Source »
>>>
I think it's a great idea.

Mar 27 2006

"Regan Heath" <regan netwin.co.nz> writes:

On Mon, 27 Mar 2006 10:29:13 +0200, Don Clugston <dac nospam.com.au> wrote:
 Comments?

I was wondering the exact same thing recently:
http://www.digitalmars.com/drn-bin/wwwnews?digitalmars.D/35382

Do you think we gain anything by using the lhs variable where possible.  
i.e.

Instead of:

T1 = B.opMul(C);
T1.opAddAssign(D);
T1.opMulAssign(E);
T1.opSubAssign_r(A);
X = T1;

We have:

X = B;
X.opMulAssign(C);
X.opAddAssign(D);
X.opMulAssign(E);
X.opSubAssign_r(A);

It seems to me that this results in 1 less temporary and therefore 1 less  
assignment.

Of course, it doesn't help/work in cases where there is no existing lhs,  
i.e.

   foo(A - ((B*C) + D)* E);

Regan

Mar 27 2006

Sean Kelly <sean f4.ca> writes:

Don Clugston wrote:
 Background: Operator overloading, in the form it exists in C++ and 
 currently in D, inherently results in sub-optimal code, because it 
 always results in unnecessary temporary objects being created.

...
 If this were implemented, it would permanently eradicate (for D) the 
 most significant advantage which Fortran has managed to retain over 
 object-oriented languages. And I really don't think it would be 
 difficult to implement, or have negative side-effects.

Very nice.  And much better than expression templates.  I'm all for it.

 There are a couple of decisions to be made:
 (I) should the compiler use opAdd() and generate a temporary, if 
 opAddAssign_r() doesn't exist, to preserve existing behaviour? I think 
 the answer to this is YES.

Yes.

 (II) should the compiler use opAdd() and generate a temporary, if 
 oppAddAssign() doesn't exist, to preserve existing behaviour? Again, I'm 
 inclined to answer YES.

Yes.

 (III) If the code includes +=, and there is an opAdd() but no 
 opAddAssign(), should the compiler accept this, and just generate an 
 opAdd() followed by an assignment?? This would mean that opAdd() would 
 generate the += operation as well as +, while opAddAssign() would be a 
 performance enhancement. (It would still be possible to have 
 opAddAssign() without opAdd(), to have += but not +, but it would not be 
 possible to have + without +=). This would mean that += would be 
 *purely* syntactic sugar.
<<<
Provided records »
>>>
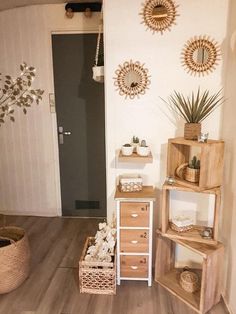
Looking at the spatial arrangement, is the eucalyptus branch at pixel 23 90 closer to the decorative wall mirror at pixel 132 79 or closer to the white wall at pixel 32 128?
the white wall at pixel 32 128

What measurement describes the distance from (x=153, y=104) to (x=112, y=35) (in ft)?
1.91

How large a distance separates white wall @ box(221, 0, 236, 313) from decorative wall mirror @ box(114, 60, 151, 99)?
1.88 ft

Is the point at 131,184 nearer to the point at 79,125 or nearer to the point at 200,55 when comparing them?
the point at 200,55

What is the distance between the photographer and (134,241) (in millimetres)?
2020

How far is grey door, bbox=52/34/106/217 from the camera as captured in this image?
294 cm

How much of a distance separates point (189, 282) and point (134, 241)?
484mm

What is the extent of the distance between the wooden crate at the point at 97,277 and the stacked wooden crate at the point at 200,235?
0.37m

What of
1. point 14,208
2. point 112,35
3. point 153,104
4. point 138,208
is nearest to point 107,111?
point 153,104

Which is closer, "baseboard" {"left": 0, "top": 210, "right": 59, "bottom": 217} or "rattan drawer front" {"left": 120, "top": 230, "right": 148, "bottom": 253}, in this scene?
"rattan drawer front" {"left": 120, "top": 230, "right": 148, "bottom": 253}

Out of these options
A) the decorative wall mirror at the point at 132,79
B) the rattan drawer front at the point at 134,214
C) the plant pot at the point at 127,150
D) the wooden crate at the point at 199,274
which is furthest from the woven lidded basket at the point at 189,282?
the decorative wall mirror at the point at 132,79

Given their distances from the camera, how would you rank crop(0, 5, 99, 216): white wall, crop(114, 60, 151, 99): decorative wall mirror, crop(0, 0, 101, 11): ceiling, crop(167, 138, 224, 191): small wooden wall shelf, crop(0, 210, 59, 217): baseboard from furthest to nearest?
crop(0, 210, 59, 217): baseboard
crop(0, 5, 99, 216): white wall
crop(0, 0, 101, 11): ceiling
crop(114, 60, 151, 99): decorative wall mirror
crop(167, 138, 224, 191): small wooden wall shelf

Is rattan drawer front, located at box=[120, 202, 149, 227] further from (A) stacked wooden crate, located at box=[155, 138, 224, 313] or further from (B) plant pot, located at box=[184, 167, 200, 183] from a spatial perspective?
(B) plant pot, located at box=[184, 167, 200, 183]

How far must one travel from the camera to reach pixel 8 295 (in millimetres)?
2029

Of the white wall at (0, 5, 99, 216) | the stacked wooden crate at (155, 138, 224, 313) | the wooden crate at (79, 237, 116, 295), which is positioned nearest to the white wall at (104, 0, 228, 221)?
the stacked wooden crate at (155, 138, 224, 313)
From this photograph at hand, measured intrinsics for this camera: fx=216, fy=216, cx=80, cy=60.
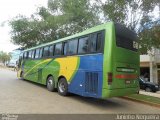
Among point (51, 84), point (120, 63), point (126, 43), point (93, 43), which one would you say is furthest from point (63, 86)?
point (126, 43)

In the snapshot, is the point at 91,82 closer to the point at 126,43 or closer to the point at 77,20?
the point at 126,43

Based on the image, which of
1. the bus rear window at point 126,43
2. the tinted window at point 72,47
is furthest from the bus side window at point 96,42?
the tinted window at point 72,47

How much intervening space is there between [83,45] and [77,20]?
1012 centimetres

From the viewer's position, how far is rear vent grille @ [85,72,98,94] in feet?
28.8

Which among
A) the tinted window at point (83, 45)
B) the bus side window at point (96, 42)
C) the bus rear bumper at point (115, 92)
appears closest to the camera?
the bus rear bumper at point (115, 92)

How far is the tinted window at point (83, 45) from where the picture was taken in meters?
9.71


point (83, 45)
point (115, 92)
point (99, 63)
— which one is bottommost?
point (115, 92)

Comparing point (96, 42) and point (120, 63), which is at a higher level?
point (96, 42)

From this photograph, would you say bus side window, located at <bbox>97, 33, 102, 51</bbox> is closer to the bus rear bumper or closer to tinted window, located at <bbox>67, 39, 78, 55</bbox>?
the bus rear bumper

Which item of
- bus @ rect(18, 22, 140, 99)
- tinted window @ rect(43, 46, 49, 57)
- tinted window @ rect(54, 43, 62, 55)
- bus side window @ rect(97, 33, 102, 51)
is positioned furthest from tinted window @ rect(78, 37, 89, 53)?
<<<
Work to complete »
Continue the forum thread on operator overloading in D from the point where it stops.

Answer to this task »
 
 Decision III would be a little more difficult to implement and is of 
 less obvious merit, I only mention it as a possibility.

I'd say no to this initially, and see how things sort out.  It may be 
that this turns out to be desirable and it may not.  But theoretically, 
I'd prefer to know when an OpAssign fn is required that I haven't 
provided than to have the compiler silently accept the syntax anyway.


Sean

Mar 27 2006

James Dunne <james.jdunne gmail.com> writes:

Don Clugston wrote:
 Background: Operator overloading, in the form it exists in C++ and 
 currently in D, inherently results in sub-optimal code, because it 
 always results in unnecessary temporary objects being created.
 
 For example,
 X = A - ((B*C) + D)* E;
 
 becomes:
 T1 = B * C;
 T2 = T1 + D;
 T3 = T2 * E;
 T4 = A - T3;
 X = T4;
 Four objects were created, whereas only one was strictly required.
 In C++, there are libraries like Blitz++ which use complicated 
 expression templates in order to avoid these creating these temporaries, 
 and provide performance comparable with FORTRAN. I think D can do much 
 better...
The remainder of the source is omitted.